[[ STUDY TEXT, beginning ]]
The X-Files: I want to believe

Oh, I wanted to believe.  I REALLY wanted to believe.

WARNING:  If you have not seen “The X-Files:  I want to believe” and want to, do not read this.  

I loved the X-Files when it was on TV so I really wanted to enjoy the movie.  I wanted to believe so much that I kept believing it would get better throughout the entire movie.  This is going to get good any minute.  Any time now it is going to make sense.  I chanted that to myself silently throughout the film and was chanting up until the closing credits ran.  It never got good and Chris Carter et al should never be allowed to make a movie again.  Ever.

 Why was it so bad?  It’s hard to know where to start.  If your characters are good people will follow them anywhere.  Fox Mulder (David Duchovny) and Dana Scully (Gillian Anderson) were the heart of the series and are two of my favorite TV characters ever.    My core problem is with them.  Never before have I seen two characters resist change so vigorously.  Anyone who watched the show is familiar with the general story arch we always got.  Mulder believed all sorts of crazy things and Scully was a skeptic.  Fine.  That worked for however many years the show was on but now it seems they have had reset buttons installed where any insight they may have gained earlier is gone.   Their dichotomy is one thing that makes this team work but in this film they were both static.  Duchovny was actually the best part of the movie but I wanted to throttle Anderson.  The Scully on TV was a skeptic, the film Scully was a bitter bitch.
[[ STUDY TEXT, end ]]
[[ DATA, beginning ]]
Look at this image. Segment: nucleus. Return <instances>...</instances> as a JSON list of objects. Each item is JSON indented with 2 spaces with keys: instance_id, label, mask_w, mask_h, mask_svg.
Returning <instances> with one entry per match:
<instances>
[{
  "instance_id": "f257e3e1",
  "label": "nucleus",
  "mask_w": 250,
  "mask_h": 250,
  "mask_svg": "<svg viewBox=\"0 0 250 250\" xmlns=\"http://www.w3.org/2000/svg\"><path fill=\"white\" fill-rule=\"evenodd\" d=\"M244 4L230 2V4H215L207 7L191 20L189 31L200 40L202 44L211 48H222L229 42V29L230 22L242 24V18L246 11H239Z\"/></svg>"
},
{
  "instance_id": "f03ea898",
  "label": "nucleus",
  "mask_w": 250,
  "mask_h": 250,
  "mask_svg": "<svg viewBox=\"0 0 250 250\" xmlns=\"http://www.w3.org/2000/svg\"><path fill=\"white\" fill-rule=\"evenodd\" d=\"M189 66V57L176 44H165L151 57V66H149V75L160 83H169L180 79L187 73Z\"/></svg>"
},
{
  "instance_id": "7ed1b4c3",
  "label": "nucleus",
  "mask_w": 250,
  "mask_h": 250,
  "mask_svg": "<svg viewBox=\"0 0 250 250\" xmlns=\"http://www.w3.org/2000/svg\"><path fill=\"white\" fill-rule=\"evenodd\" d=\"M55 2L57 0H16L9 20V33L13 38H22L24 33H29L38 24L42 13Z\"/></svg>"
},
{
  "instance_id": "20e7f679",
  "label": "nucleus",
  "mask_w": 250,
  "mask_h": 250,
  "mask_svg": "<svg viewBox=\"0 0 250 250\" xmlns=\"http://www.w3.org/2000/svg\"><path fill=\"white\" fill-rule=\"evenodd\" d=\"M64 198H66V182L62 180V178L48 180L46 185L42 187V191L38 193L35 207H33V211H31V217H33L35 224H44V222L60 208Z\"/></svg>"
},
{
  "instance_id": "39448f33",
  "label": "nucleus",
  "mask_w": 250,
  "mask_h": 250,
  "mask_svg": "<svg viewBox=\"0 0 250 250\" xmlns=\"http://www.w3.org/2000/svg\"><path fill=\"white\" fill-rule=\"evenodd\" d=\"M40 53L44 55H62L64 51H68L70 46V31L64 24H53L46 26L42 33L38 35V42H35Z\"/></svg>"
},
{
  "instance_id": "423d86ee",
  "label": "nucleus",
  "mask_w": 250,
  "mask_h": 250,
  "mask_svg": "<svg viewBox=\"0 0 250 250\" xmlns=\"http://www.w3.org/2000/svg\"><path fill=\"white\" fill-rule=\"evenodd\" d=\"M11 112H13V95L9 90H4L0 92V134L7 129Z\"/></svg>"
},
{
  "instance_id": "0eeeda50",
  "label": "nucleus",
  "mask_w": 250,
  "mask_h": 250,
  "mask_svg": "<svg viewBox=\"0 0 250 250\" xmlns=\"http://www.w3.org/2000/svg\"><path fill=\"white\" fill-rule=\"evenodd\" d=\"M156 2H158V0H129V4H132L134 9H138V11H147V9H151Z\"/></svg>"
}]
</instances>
[[ DATA, end ]]
• WORK REQUEST 1: Copy word for word the part of the movie review starting at "The X-Files: I" and ending at "not read this.".
• WORK REQUEST 2: Name every real person and fictional character mentioned in the movie review, listing each one once.
• WORK REQUEST 3: Extend the movie review past its final sentence, continuing in the same voice.
The items come from a separate source and have no connection to the movie review.

• ANSWER SECTION 1:
The X-Files: I want to believe

Oh, I wanted to believe.  I REALLY wanted to believe.

WARNING:  If you have not seen “The X-Files:  I want to believe” and want to, do not read this.

• ANSWER SECTION 2: Chris Carter, Fox Mulder, David Duchovny, Dana Scully, Gillian Anderson

• ANSWER SECTION 3:
 The plot didn’t help matters.  Aside from the very gratuitous scenes reminding you of the show (Mulder still eats sunflower seeds and throws his pencils at the ceiling, fascinating I know) the movie could not really decide if it was about the Mulder/Scully relationship or the case they were trying to solve so you never really got enough of either.  The film, I guess, takes place in the present day, some six years since the last film.  Scully is a practicing doctor at a hospital – and here I must digress.  The scenes where Dr. Scully is in the hospital killed any credibility for me.  Seriously, she supposedly joined the FBI right out of med school and never did a residency.  Maybe she did it since the last movie.   Maybe I can give them that. I cannot, however, believe that a responsible physician would look up a highly dangerous and experimental procedure on the internet and then perform it herself.  Also if she is a primary care doctor, she would not be a surgeon.  Especially not a brain surgeon.  (Is that too nitpicky?)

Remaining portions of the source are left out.